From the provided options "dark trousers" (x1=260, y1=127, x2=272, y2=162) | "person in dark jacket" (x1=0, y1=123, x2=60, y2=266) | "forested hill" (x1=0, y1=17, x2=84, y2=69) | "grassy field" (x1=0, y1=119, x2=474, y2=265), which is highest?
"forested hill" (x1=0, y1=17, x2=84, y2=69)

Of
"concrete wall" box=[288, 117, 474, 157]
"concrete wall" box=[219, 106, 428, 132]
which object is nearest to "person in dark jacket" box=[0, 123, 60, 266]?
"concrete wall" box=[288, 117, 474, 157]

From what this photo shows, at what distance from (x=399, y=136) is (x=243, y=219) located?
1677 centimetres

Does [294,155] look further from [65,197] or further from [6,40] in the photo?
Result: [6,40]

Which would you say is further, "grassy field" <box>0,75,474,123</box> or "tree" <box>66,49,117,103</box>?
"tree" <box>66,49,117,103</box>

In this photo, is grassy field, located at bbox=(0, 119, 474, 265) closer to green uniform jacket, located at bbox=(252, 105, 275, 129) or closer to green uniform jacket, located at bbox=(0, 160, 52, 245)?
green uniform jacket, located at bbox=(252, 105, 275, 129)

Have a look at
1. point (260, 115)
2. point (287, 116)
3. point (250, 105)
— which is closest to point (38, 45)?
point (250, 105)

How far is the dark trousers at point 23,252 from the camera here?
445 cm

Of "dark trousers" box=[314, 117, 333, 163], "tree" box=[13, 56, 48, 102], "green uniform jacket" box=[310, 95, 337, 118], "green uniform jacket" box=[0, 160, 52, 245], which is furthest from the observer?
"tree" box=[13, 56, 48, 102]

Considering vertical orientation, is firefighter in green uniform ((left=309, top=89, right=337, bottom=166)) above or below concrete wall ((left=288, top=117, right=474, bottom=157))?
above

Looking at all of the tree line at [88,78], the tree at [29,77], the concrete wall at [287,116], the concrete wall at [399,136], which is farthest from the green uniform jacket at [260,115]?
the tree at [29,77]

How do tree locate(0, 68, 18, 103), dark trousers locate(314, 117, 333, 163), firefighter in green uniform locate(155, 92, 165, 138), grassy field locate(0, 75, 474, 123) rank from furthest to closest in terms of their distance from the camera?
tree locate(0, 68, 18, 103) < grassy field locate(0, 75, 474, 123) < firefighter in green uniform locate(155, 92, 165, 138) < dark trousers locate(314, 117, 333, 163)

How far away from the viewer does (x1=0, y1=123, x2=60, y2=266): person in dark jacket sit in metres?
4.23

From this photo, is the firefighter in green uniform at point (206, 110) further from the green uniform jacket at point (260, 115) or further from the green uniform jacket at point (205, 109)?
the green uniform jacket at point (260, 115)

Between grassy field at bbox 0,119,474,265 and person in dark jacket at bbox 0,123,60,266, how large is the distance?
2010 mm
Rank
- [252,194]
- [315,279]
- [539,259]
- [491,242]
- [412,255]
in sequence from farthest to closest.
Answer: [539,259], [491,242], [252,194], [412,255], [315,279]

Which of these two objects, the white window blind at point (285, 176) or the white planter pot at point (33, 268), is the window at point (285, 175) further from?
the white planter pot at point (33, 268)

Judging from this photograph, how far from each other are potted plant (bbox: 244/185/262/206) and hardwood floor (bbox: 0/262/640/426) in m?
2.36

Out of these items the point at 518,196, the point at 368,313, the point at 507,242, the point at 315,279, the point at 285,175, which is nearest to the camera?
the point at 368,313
==========
• **Given problem**
Please copy the whole listing above word for word.

• **Written reply**
From the provided options "dark trousers" (x1=260, y1=127, x2=272, y2=162) | "person in dark jacket" (x1=0, y1=123, x2=60, y2=266) | "forested hill" (x1=0, y1=17, x2=84, y2=69) | "grassy field" (x1=0, y1=119, x2=474, y2=265), which is highest?
"forested hill" (x1=0, y1=17, x2=84, y2=69)

Of
"concrete wall" box=[288, 117, 474, 157]
"concrete wall" box=[219, 106, 428, 132]
which object is nearest to "person in dark jacket" box=[0, 123, 60, 266]?
"concrete wall" box=[288, 117, 474, 157]

From what this photo shows, at what distance from (x=399, y=136) is (x=243, y=219) located?
1677 centimetres

Does [294,155] look further from [65,197] or further from [6,40] in the photo?
Result: [6,40]

Which would you say is further, "grassy field" <box>0,75,474,123</box> or "tree" <box>66,49,117,103</box>?
"tree" <box>66,49,117,103</box>

In this photo, is grassy field, located at bbox=(0, 119, 474, 265) closer to green uniform jacket, located at bbox=(252, 105, 275, 129) or closer to green uniform jacket, located at bbox=(0, 160, 52, 245)?
green uniform jacket, located at bbox=(252, 105, 275, 129)

Have a look at
1. point (260, 115)
2. point (287, 116)
3. point (250, 105)
— which is closest to point (38, 45)?
point (250, 105)

How far is the dark trousers at point 23,252 from the camera here?
445 cm

Of "dark trousers" box=[314, 117, 333, 163], "tree" box=[13, 56, 48, 102], "green uniform jacket" box=[310, 95, 337, 118], "green uniform jacket" box=[0, 160, 52, 245], which is furthest from the observer?
"tree" box=[13, 56, 48, 102]

Considering vertical orientation, is firefighter in green uniform ((left=309, top=89, right=337, bottom=166)) above or below concrete wall ((left=288, top=117, right=474, bottom=157))?
above

Looking at all of the tree line at [88,78], the tree at [29,77], the concrete wall at [287,116], the concrete wall at [399,136], which is farthest from the green uniform jacket at [260,115]?
the tree at [29,77]

How do tree locate(0, 68, 18, 103), dark trousers locate(314, 117, 333, 163), firefighter in green uniform locate(155, 92, 165, 138), grassy field locate(0, 75, 474, 123) rank from furthest to closest in terms of their distance from the camera?
tree locate(0, 68, 18, 103) < grassy field locate(0, 75, 474, 123) < firefighter in green uniform locate(155, 92, 165, 138) < dark trousers locate(314, 117, 333, 163)

How far away from the viewer does (x1=0, y1=123, x2=60, y2=266): person in dark jacket sit in metres?
4.23

From this photo, is the firefighter in green uniform at point (206, 110) further from the green uniform jacket at point (260, 115) or further from the green uniform jacket at point (205, 109)?
the green uniform jacket at point (260, 115)

Between grassy field at bbox 0,119,474,265 and person in dark jacket at bbox 0,123,60,266, how large is the distance?
2010 mm
Rank
- [252,194]
- [315,279]
- [539,259]
- [491,242]
- [412,255]
in sequence from farthest to closest.
Answer: [539,259], [491,242], [252,194], [412,255], [315,279]

Which of these two objects, the white window blind at point (285, 176) or the white planter pot at point (33, 268), is the window at point (285, 175) further from?
the white planter pot at point (33, 268)

Judging from this photograph, how far from each other are potted plant (bbox: 244/185/262/206) and hardwood floor (bbox: 0/262/640/426) in m?
2.36

Out of these items the point at 518,196, the point at 368,313, the point at 507,242, the point at 315,279, the point at 285,175, which is nearest to the camera?
the point at 368,313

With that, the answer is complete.